#### This notebook runs the mae feature selection function to determine the best features to use in the clustering models. I use the 2015-2016 SQR data to inform feature selection in order to prevent overfitting the data.  

In [1]:
import pandas as pd
import numpy as np
from scipy import stats
from maeFeatureSelection import maeFeatureSelection
from sklearn.preprocessing import Imputer

##### For this first set of analyses, I chose to drop na values on the target variables rather than impute a mean or median value across missing records. Schools with cohort sizes less than 20 students are not reported on in NYC data, so imputing values for these schools would overestimate the size of the effect between the features and various targets. Additionally, using the correlation heat map from the initial visualizations script, I remove certain features that are highly correlated with one another- such as 8th grade English and Math Proficency, instead opting to only use one of those variables. Additionally the economic need index is a composite score of the percent of students in temp housing and those that are HRA eligible, so I opt to only use that variable.

In [2]:
data = pd.read_csv("data/sqrAnalysisData.csv")
sy = data[data["schoolYear"]=='2015_2016'].copy()
syFeatureNames = ['averageGrade8MathProficiency','percentEnglishLanguageLearners',
                  'percentStudentswithDisabilities','percentSelfContained','economicNeedIndex',
                  'percentAsian','percentBlack','percentHispanic','percentWhite']
naDropSy = sy.dropna(subset = ['4YearGraduationRate','collegeandCareerPreparatoryCourseIndex',
 '4YearGraduationRateBlackorHispanicMalesinLowestThirdCitywide',
 '4YearGraduationRateEnglishLanguageLearners'])

In [3]:
imp = Imputer(missing_values='NaN', strategy='mean')
syFeatures = imp.fit_transform(naDropSy.loc[:,[
    'averageGrade8EnglishProficiency','averageGrade8MathProficiency',
    'percentEnglishLanguageLearners','percentStudentswithDisabilities','percentSelfContained',
    'economicNeedIndex','percentinTempHousing','percentHRAEligible','percentAsian',
    'percentBlack','percentHispanic','percentWhite']])

In [4]:
gradRate = naDropSy.loc[:,'4YearGraduationRate']
ccpci = naDropSy.loc[:,'collegeandCareerPreparatoryCourseIndex']
bhLowestThirdGradRate = naDropSy.loc[:, '4YearGraduationRateBlackorHispanicMalesinLowestThirdCitywide']
ellGradRate = naDropSy.loc[:, '4YearGraduationRateEnglishLanguageLearners']

In [5]:
gradModel = maeFeatureSelection(data=syFeatures,target=gradRate,featureNames=syFeatureNames) 
ccpciModel = maeFeatureSelection(data=syFeatures,target=ccpci,featureNames=syFeatureNames) 
bhModel = maeFeatureSelection(data=syFeatures,target=bhLowestThirdGradRate,featureNames=syFeatureNames) 
ellModel = maeFeatureSelection(data=syFeatures,target=ellGradRate,featureNames=syFeatureNames) 

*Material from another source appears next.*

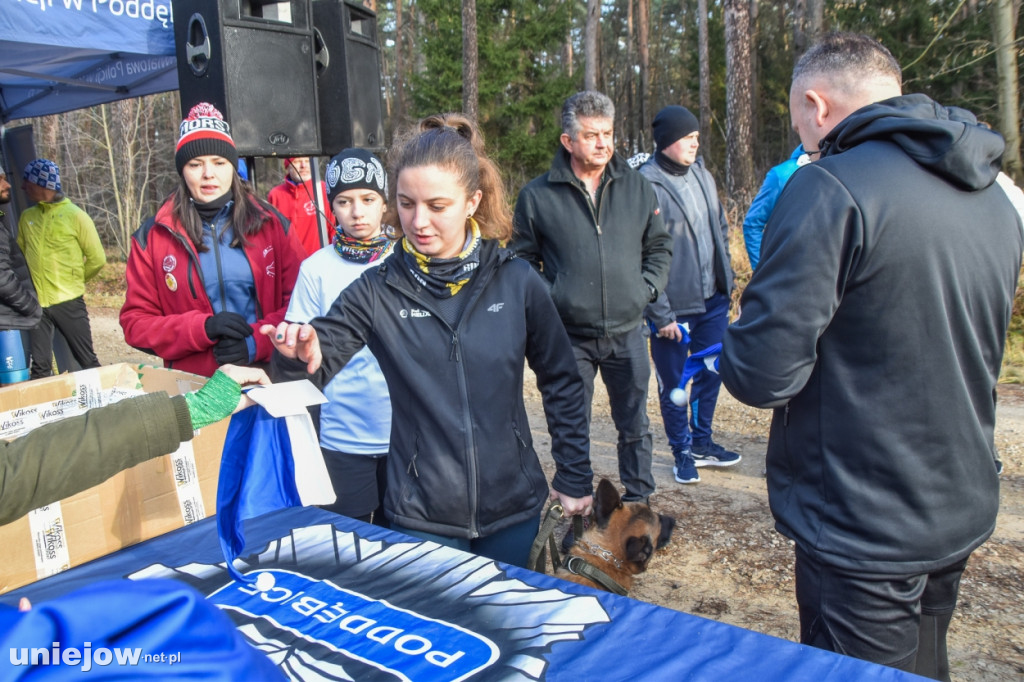 Tak wyglądał bieg charytatywny dla 6-letniego Antosia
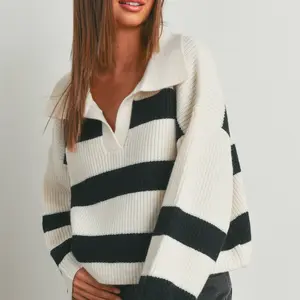 Stella Collar Sweater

##### Unfortunately these results indicate that the additive models have a neglible effect on improving the mean absolute error. Given the relatively small number of features in the dataset, I move forward with clustering the data on all features. An alternative method would be to use PCA or a Lasso model to reduce dimensionality before clustering.